Task statement - Set down every entry once more, character for character.

[Collected data]
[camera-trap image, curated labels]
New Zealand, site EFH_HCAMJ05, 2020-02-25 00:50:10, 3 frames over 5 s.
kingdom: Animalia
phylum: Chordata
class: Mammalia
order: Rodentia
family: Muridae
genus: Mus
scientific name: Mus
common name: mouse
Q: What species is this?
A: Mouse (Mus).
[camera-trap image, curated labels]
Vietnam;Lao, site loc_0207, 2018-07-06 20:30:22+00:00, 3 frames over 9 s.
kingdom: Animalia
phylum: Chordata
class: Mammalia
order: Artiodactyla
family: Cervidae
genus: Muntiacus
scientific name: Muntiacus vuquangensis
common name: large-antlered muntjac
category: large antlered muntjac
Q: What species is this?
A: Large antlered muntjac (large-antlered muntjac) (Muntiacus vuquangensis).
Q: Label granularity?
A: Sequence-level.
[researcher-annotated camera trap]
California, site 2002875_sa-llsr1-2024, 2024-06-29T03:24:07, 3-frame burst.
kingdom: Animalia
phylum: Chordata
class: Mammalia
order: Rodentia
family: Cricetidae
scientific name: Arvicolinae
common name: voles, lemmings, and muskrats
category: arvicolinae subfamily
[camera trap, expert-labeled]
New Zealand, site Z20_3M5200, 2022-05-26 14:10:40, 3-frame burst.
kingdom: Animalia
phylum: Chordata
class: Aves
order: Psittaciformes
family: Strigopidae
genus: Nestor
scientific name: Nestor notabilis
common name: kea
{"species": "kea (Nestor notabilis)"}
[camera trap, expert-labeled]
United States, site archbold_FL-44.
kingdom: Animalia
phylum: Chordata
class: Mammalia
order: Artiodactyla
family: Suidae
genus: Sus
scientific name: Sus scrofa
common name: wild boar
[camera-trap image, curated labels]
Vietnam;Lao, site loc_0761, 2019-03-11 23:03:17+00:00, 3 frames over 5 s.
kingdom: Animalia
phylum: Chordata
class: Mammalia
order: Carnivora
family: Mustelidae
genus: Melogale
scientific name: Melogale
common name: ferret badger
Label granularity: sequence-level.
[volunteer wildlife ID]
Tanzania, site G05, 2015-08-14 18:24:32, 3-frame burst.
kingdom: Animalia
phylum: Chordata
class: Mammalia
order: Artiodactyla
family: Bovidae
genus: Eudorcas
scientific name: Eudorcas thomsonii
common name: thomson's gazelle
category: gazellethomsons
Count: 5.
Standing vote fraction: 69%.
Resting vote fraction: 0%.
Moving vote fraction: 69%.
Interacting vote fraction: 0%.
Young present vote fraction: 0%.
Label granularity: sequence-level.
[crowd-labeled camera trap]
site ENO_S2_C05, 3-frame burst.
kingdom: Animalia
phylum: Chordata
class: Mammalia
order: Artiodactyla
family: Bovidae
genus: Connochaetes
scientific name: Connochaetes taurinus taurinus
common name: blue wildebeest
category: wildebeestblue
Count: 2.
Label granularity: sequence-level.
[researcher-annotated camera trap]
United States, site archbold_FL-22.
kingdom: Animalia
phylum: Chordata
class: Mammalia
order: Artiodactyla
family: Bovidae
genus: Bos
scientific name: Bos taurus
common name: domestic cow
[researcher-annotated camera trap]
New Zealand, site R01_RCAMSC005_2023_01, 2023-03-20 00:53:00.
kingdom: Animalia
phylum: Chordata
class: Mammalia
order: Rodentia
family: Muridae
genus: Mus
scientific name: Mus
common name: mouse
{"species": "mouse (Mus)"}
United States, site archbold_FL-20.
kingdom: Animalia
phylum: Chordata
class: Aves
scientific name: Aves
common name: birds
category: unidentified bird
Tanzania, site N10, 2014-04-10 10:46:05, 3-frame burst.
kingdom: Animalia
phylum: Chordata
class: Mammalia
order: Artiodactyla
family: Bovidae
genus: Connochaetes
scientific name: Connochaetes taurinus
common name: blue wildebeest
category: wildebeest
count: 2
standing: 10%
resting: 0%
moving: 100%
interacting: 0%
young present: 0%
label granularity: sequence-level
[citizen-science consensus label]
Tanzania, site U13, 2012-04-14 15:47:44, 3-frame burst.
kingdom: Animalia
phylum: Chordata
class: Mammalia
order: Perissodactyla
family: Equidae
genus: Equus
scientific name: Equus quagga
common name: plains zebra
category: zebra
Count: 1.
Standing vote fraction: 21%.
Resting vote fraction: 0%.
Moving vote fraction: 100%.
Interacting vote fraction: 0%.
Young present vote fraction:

Task response -
[camera-trap image, curated labels]
New Zealand, site EFH_HCAMJ05, 2020-02-25 00:50:10, 3 frames over 5 s.
kingdom: Animalia
phylum: Chordata
class: Mammalia
order: Rodentia
family: Muridae
genus: Mus
scientific name: Mus
common name: mouse
Q: What species is this?
A: Mouse (Mus).
[camera-trap image, curated labels]
Vietnam;Lao, site loc_0207, 2018-07-06 20:30:22+00:00, 3 frames over 9 s.
kingdom: Animalia
phylum: Chordata
class: Mammalia
order: Artiodactyla
family: Cervidae
genus: Muntiacus
scientific name: Muntiacus vuquangensis
common name: large-antlered muntjac
category: large antlered muntjac
Q: What species is this?
A: Large antlered muntjac (large-antlered muntjac) (Muntiacus vuquangensis).
Q: Label granularity?
A: Sequence-level.
[researcher-annotated camera trap]
California, site 2002875_sa-llsr1-2024, 2024-06-29T03:24:07, 3-frame burst.
kingdom: Animalia
phylum: Chordata
class: Mammalia
order: Rodentia
family: Cricetidae
scientific name: Arvicolinae
common name: voles, lemmings, and muskrats
category: arvicolinae subfamily
[camera trap, expert-labeled]
New Zealand, site Z20_3M5200, 2022-05-26 14:10:40, 3-frame burst.
kingdom: Animalia
phylum: Chordata
class: Aves
order: Psittaciformes
family: Strigopidae
genus: Nestor
scientific name: Nestor notabilis
common name: kea
{"species": "kea (Nestor notabilis)"}
[camera trap, expert-labeled]
United States, site archbold_FL-44.
kingdom: Animalia
phylum: Chordata
class: Mammalia
order: Artiodactyla
family: Suidae
genus: Sus
scientific name: Sus scrofa
common name: wild boar
[camera-trap image, curated labels]
Vietnam;Lao, site loc_0761, 2019-03-11 23:03:17+00:00, 3 frames over 5 s.
kingdom: Animalia
phylum: Chordata
class: Mammalia
order: Carnivora
family: Mustelidae
genus: Melogale
scientific name: Melogale
common name: ferret badger
Label granularity: sequence-level.
[volunteer wildlife ID]
Tanzania, site G05, 2015-08-14 18:24:32, 3-frame burst.
kingdom: Animalia
phylum: Chordata
class: Mammalia
order: Artiodactyla
family: Bovidae
genus: Eudorcas
scientific name: Eudorcas thomsonii
common name: thomson's gazelle
category: gazellethomsons
Count: 5.
Standing vote fraction: 69%.
Resting vote fraction: 0%.
Moving vote fraction: 69%.
Interacting vote fraction: 0%.
Young present vote fraction: 0%.
Label granularity: sequence-level.
[crowd-labeled camera trap]
site ENO_S2_C05, 3-frame burst.
kingdom: Animalia
phylum: Chordata
class: Mammalia
order: Artiodactyla
family: Bovidae
genus: Connochaetes
scientific name: Connochaetes taurinus taurinus
common name: blue wildebeest
category: wildebeestblue
Count: 2.
Label granularity: sequence-level.
[researcher-annotated camera trap]
United States, site archbold_FL-22.
kingdom: Animalia
phylum: Chordata
class: Mammalia
order: Artiodactyla
family: Bovidae
genus: Bos
scientific name: Bos taurus
common name: domestic cow
[researcher-annotated camera trap]
New Zealand, site R01_RCAMSC005_2023_01, 2023-03-20 00:53:00.
kingdom: Animalia
phylum: Chordata
class: Mammalia
order: Rodentia
family: Muridae
genus: Mus
scientific name: Mus
common name: mouse
{"species": "mouse (Mus)"}
United States, site archbold_FL-20.
kingdom: Animalia
phylum: Chordata
class: Aves
scientific name: Aves
common name: birds
category: unidentified bird
Tanzania, site N10, 2014-04-10 10:46:05, 3-frame burst.
kingdom: Animalia
phylum: Chordata
class: Mammalia
order: Artiodactyla
family: Bovidae
genus: Connochaetes
scientific name: Connochaetes taurinus
common name: blue wildebeest
category: wildebeest
count: 2
standing: 10%
resting: 0%
moving: 100%
interacting: 0%
young present: 0%
label granularity: sequence-level
[citizen-science consensus label]
Tanzania, site U13, 2012-04-14 15:47:44, 3-frame burst.
kingdom: Animalia
phylum: Chordata
class: Mammalia
order: Perissodactyla
family: Equidae
genus: Equus
scientific name: Equus quagga
common name: plains zebra
category: zebra
Count: 1.
Standing vote fraction: 21%.
Resting vote fraction: 0%.
Moving vote fraction: 100%.
Interacting vote fraction: 0%.
Young present vote fraction:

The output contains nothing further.